▶ FRAGMENTO DEL DOCUMENTO:
===

Estas historias y muchas otras nos las contó Javier Iriondo, un guipuzcoano que lleva 50 años en Australia. Pasamos dos días en su casa, en Glengarry (estado de Victoria), escuchando hipnotizados sus relatos alrededor de la mesa. También recuerdo que nos informó de un Alavés, 0; Real Sociedad, 1, creo que con Periko Alonso de entrenador.
El blog como maritate: "A la vuelta del viaje empezamos a montar una narración, un relato principal al que le vamos quitando unas piezas y añadiendo otras, y que al final se consolida en forma de reportajes, libros o charlas. Con el tiempo, esa narración se ensambla del todo y apenas recordamos ninguna otra cosa: creemos que el viaje fue lo mismo que el relato.
Por eso resulta fascinante -y un poco inquietante- volver a los cuadernos de notas unos años después. Porque se descubre algo tan obvio y tan rápido de olvidar como que el relato es un mecano. Y también encontramos algunas piezas bastante curiosas que se quedaron fuera".

===

▶ DATOS REGISTRADOS:
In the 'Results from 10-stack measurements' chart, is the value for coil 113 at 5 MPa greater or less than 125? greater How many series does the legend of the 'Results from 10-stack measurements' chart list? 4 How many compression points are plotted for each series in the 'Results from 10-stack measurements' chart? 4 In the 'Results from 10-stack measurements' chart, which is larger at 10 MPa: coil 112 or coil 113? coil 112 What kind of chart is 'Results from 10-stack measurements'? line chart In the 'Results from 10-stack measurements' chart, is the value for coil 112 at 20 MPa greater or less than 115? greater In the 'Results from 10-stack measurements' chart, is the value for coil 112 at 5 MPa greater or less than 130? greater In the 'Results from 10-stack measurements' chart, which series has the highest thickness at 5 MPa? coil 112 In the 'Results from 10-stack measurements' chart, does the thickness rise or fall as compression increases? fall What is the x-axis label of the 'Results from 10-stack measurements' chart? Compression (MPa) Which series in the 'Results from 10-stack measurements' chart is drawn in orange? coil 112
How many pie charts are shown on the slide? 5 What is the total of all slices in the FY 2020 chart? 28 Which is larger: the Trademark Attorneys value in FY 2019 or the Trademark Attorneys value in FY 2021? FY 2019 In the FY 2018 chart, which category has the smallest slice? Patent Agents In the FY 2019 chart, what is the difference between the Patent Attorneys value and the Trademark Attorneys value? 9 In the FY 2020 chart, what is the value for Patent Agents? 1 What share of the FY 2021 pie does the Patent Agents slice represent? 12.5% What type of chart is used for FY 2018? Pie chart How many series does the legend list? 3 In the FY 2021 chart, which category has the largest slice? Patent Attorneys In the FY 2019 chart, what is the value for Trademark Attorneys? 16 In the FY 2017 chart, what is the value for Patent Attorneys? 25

===

▶ CONJUNTO DE TAREAS:
#1 Extrae del fragmento, sin cambiar nada, todo lo que va desde "Estas historias y" hasta "Alonso de entrenador.".
#2 Según el fragmento, ¿cuántos años lleva Javier Iriondo viviendo en Australia?

▶ SOLUCIONES DEL EJERCICIO:
#1
Estas historias y muchas otras nos las contó Javier Iriondo, un guipuzcoano que lleva 50 años en Australia. Pasamos dos días en su casa, en Glengarry (estado de Victoria), escuchando hipnotizados sus relatos alrededor de la mesa. También recuerdo que nos informó de un Alavés, 0; Real Sociedad, 1, creo que con Periko Alonso de entrenador.

#2 50 años.